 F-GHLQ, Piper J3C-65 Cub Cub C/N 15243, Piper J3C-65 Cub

---

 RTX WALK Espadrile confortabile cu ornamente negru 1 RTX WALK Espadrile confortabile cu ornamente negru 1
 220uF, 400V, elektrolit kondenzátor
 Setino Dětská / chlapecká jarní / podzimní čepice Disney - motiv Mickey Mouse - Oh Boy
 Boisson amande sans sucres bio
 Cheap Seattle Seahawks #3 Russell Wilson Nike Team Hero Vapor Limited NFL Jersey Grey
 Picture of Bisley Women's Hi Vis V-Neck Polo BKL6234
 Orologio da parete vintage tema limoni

---

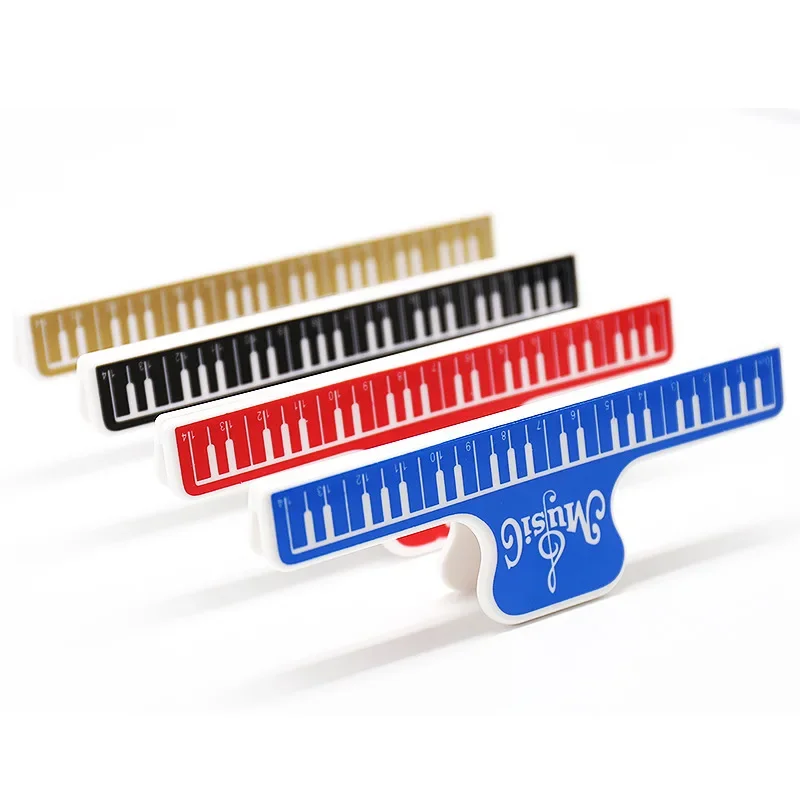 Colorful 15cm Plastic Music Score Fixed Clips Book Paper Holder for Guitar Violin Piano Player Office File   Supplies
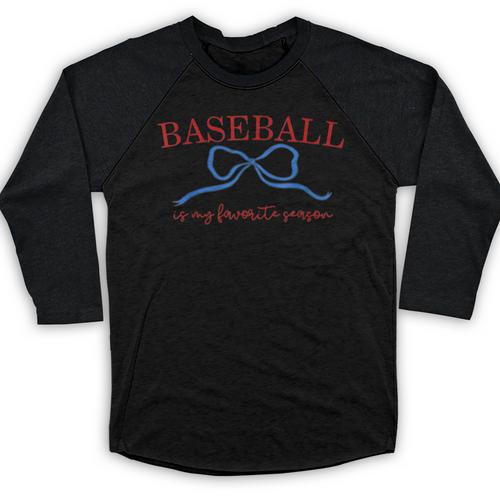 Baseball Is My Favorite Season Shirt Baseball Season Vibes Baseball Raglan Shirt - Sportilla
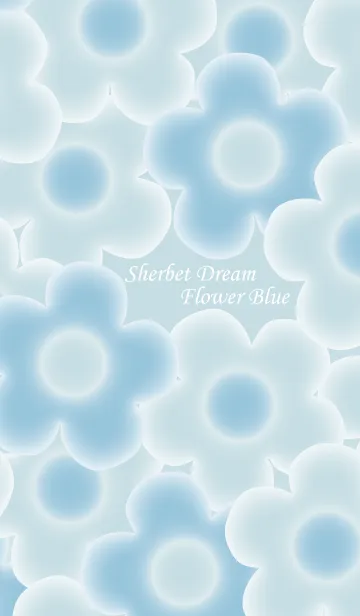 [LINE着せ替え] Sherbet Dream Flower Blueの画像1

---

■ About this exercise ■
Among the lines above, repeat exactly those from the line with "220uF, 400V, elektrolit kondenzátor" to the line with "Orologio da parete vintage tema limoni", counting both ends.

■ Response box ■
 220uF, 400V, elektrolit kondenzátor
 Setino Dětská / chlapecká jarní / podzimní čepice Disney - motiv Mickey Mouse - Oh Boy
 Boisson amande sans sucres bio
 Cheap Seattle Seahawks #3 Russell Wilson Nike Team Hero Vapor Limited NFL Jersey Grey
 Picture of Bisley Women's Hi Vis V-Neck Polo BKL6234
 Orologio da parete vintage tema limoni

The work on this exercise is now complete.